Exercise task => Render the stretch of the listing from the line containing "Looking at the" through the line containing "Which is physically" as a JSON list of strings, one string per line, with blank lines skipped. Leave the picture out of the list.

Information provided =>
** Start **
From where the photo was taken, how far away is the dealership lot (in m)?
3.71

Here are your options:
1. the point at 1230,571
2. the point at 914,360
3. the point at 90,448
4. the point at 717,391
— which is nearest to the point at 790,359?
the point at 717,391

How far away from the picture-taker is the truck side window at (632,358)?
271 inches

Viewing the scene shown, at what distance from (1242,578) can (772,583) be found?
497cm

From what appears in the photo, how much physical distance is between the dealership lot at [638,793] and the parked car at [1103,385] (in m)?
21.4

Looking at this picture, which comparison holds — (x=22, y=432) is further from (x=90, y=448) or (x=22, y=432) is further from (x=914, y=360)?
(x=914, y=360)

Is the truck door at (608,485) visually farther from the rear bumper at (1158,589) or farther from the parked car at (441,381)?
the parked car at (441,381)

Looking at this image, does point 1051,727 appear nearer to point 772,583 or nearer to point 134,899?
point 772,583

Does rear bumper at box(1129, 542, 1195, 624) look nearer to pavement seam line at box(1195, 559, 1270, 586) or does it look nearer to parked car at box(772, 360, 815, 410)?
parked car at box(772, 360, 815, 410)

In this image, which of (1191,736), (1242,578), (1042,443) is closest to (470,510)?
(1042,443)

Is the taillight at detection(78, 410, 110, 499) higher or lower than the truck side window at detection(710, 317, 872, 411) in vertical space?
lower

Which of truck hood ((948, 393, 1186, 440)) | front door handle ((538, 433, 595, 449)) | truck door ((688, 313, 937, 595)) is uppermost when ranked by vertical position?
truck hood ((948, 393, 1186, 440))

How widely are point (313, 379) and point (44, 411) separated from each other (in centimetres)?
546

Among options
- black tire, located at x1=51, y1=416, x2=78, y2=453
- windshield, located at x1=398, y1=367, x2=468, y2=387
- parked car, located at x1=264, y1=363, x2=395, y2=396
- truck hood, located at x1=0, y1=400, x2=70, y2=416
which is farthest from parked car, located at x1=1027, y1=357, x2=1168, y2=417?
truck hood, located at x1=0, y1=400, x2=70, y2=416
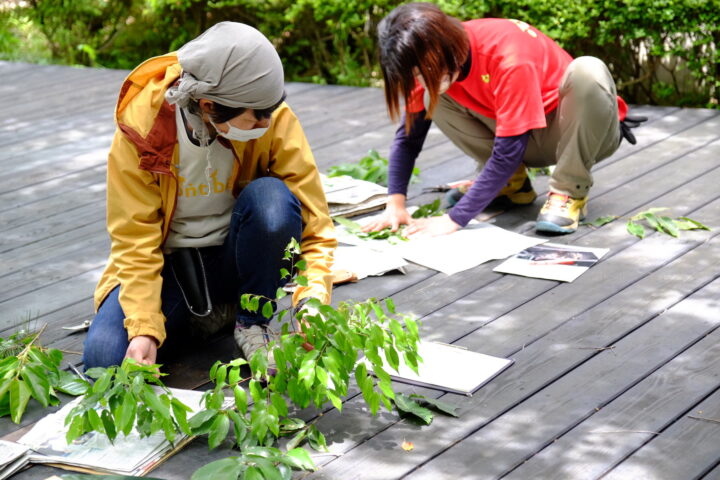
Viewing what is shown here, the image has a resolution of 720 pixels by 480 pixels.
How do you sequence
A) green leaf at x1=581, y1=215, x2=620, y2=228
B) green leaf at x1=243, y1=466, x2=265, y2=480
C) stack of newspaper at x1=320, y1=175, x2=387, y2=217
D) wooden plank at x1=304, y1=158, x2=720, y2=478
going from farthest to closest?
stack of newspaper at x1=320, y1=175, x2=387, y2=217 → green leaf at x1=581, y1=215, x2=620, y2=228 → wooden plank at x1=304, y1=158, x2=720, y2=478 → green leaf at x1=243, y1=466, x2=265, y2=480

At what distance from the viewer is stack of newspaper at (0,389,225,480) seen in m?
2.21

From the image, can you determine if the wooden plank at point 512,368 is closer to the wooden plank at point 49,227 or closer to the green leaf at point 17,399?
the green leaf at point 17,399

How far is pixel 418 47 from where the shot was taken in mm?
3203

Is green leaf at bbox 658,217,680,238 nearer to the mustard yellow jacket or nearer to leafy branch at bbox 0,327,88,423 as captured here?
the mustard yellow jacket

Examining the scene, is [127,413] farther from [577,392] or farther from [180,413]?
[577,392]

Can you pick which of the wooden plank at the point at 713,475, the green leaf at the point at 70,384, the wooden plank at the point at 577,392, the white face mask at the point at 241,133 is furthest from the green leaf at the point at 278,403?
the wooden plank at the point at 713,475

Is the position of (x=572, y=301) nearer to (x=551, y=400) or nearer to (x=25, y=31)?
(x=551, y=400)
** End **
** Start **
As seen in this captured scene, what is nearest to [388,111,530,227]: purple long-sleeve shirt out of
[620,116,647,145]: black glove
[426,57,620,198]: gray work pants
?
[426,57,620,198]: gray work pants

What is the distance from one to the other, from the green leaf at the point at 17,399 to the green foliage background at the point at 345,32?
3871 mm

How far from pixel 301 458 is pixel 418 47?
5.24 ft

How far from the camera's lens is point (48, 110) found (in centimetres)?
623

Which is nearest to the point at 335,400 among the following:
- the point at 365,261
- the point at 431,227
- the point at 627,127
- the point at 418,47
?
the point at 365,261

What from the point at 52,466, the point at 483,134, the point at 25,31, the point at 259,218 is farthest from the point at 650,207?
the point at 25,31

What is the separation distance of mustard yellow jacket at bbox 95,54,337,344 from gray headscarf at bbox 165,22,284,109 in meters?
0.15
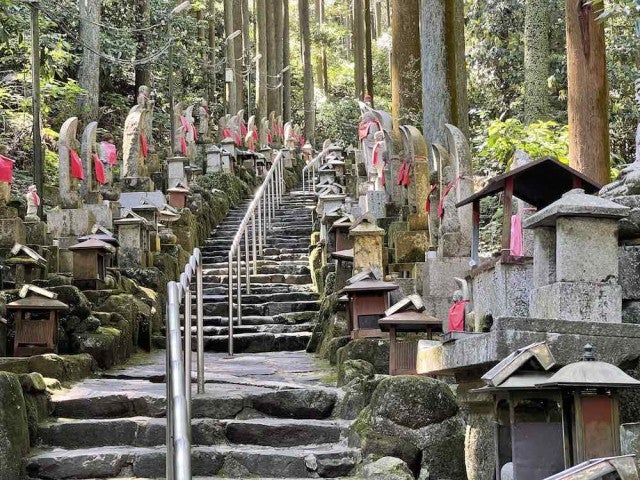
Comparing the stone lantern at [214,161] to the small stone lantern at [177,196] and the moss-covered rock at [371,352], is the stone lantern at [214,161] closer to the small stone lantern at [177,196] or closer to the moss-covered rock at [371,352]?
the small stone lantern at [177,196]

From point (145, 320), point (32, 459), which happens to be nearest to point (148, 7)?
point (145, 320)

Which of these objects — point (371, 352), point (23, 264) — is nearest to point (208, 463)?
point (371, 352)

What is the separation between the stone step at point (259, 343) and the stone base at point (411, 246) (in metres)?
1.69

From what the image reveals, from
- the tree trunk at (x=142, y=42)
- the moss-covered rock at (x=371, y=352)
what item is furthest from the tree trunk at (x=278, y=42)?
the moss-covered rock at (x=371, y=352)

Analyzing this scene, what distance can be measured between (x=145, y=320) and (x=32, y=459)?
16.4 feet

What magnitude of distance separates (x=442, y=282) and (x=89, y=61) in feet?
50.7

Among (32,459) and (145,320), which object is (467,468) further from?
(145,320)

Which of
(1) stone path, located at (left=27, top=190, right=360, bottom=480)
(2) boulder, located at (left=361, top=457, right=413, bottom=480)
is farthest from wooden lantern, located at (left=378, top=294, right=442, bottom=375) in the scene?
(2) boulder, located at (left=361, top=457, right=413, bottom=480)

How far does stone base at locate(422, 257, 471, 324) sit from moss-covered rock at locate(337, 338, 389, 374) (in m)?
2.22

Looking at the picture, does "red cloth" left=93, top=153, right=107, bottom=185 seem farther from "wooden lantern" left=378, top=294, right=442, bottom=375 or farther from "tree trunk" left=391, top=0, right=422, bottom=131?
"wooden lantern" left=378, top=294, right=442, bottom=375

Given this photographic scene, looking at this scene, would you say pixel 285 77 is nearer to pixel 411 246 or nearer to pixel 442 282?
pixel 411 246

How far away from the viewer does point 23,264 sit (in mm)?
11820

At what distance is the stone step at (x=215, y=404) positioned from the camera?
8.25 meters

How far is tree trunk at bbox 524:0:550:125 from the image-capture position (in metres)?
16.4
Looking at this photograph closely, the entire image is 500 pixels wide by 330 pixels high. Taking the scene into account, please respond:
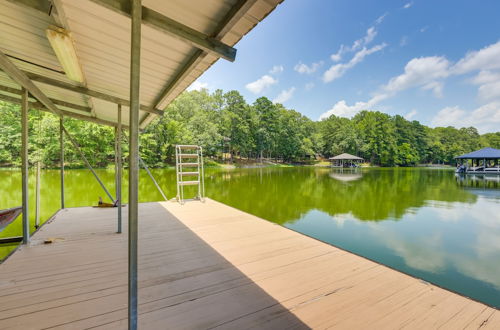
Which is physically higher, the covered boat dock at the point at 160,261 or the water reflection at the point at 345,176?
** End **
Answer below =>
[
  "Looking at the picture, does \"red cloth\" left=93, top=153, right=107, bottom=185 seem farther from \"wooden lantern\" left=378, top=294, right=442, bottom=375 or farther from \"tree trunk\" left=391, top=0, right=422, bottom=131?",
  "\"wooden lantern\" left=378, top=294, right=442, bottom=375",
  "Given this photographic scene, looking at this scene, would you say pixel 285 77 is nearer to pixel 411 246 or nearer to pixel 442 282?",
  "pixel 411 246",
  "How far away from the viewer does point 23,264 sit (in mm)?",
  "11820",
  "At what distance is the stone step at (x=215, y=404) positioned from the camera?",
  "8.25 meters",
  "How far is tree trunk at bbox 524:0:550:125 from the image-capture position (in metres)?",
  "16.4",
  "Looking at this photograph closely, the entire image is 500 pixels wide by 330 pixels high. Taking the scene into account, please respond:",
  "Which is physically higher, the covered boat dock at the point at 160,261 or the water reflection at the point at 345,176?"
]